同業のXユーザーの方のポストや愚痴を拝読する限りだが、2024年春頃から大都市圏では乗務員が増加して乗務シフトのやりくりや融通にも支障が出るほどになったり、街中のタクシーの台数が増加傾向にあるようだ。
福岡地区もゴールデンウィーク後より(おそらく普通二種免許取得や研修期間完了のためか)稼動台数が去年(2023年)より10%ほど増加し、金土日以外は供給過剰かと思えるほどの状況である。

また、地域によってタクシーが有り余るほどになったり全く走っていない場合もあるが、
・お客様が元々少ないエリア
・トラブルや事件・事故が多発するエリア
にはタクシーが近づかないこともあり、利用が集中する地域・場所・時間帯に『不足』を体感する人が多いものと思われる。


自分の体感で話をする。
個人的に2022・23・24年の売上高をメモに取っていたが、売上高は国際的イベントがあった2023年8月を除いてほぼ横ばいであった。
2023年には運賃改定が行われており、2024年には関東地区では一般的な予約料(迎車料金)が導入される。
この料金改定が今後業界に与える影響が気がかりである。

個人的には、運賃改定後も売上高が横ばい(つまり、利用頻度の減少傾向が続いている)であることが懸念すべき点であり、1人でも多くの方にお伝えしておきたいところである。

(2023年の運賃改定)

(2024年の予約料導入について)

2:日本型ライドシェアについて

2024年に『日本型ライドシェア』がスタートしている。
福岡地区もライドシェア導入対象であり、数は少ないもののライドシェアと表示している車を見かけることがある。

『日本型』は、
・夕方から夜のタクシー利用者が多い時間帯
・元々タクシー利用者が多い大都市圏
・既存のタクシーだけで対応できなくなっている需要の急増
に対応するスポットワークであり、2000〜2010年代に地方の工業地域で増えた工場への人材派遣や近年の単発アルバイト(例:タイミーやメルカリ)に近い形態と理解するのが正確だろう。

パンデミック前には需要のピークの時期・時間帯に合わせてタクシー会社はタクシーを保有してきたが、パンデミックを経てマイカーへの移行やビジネス需要が縮小している中で保有しているタクシーの台数を仮に全て動かすと
・タクシーが有り余る(供給過剰状態)
・基本的に歩合制のタクシー運転手の収入のさらなる減少
が、長期的に乗客が減少している現状で起こりうることは容易に想像できる。


需要が全般的に見れば縮小していき市場の動向が読めない中で、経営者ならば毎月一定額出ていく固定費(車の維持管理費や給料)のカットに手を付けることは一度は考えるだろう。

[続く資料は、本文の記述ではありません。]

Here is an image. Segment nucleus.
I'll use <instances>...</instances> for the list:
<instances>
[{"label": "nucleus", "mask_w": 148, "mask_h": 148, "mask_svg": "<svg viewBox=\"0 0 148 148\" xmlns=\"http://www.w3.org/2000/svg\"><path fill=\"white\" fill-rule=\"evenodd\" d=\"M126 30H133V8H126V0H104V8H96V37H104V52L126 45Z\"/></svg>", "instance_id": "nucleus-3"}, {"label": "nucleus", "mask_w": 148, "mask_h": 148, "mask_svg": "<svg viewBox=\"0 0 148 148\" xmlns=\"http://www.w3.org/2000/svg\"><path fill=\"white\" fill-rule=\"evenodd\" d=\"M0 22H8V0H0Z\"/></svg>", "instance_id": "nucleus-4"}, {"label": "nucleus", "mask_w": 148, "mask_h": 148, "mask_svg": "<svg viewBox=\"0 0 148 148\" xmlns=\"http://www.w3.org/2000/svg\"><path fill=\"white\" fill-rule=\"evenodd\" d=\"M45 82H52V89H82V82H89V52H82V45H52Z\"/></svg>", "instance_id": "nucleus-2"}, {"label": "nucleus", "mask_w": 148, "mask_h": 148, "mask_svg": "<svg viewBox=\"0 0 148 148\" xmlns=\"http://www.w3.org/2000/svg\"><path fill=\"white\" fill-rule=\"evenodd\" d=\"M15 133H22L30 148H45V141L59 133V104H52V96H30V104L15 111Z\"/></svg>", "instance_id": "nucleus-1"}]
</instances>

その一方で急変する需要(乗客数)に対応するには、他業種ならば『変動費』としてパートタイム労働者や派遣労働者を使うだろう。
その『変動費』の部分について、タクシー業界は今後『日本型ライドシェア』で対応することになり、将来的には正社員のタクシー運転手が減っていくことになるのでは、とみている。

人工知能ではなく、マイカー普及や生活習慣の変化(インフレなど)による市場の変化・縮小で消えてもおかしくない業界のひとつがタクシー業界ではないだろうか。

『日本型』スタート後様子を見ているが、特に
・乗客が集中するラッシュ時(PayPayドームのイベント時や金土・祝前日夜)
・安近短ユーザーが多く移動する時間帯(高齢者の通院・買い物が多い平日午前)
の状況について、Xなどを使いユーザーの声を追いかけてみて実態を理解する必要がある。

ライドシェアの料金によっては、安近短需要を賄うと運賃以外のものを求めるユーザーの住み分け・使い分けが定着してもおかしくないとは思っている。
航空会社のフラッグキャリア(日本航空やANA)とLCC(ピーチアビエーションやジェットスターなど)のような関係になる可能性はあるだろう。

今後の推移をもうしばらく追いかけてみて、改めて書きたい。

この業界について『景気変動のバロメーター』とは言い得て妙である。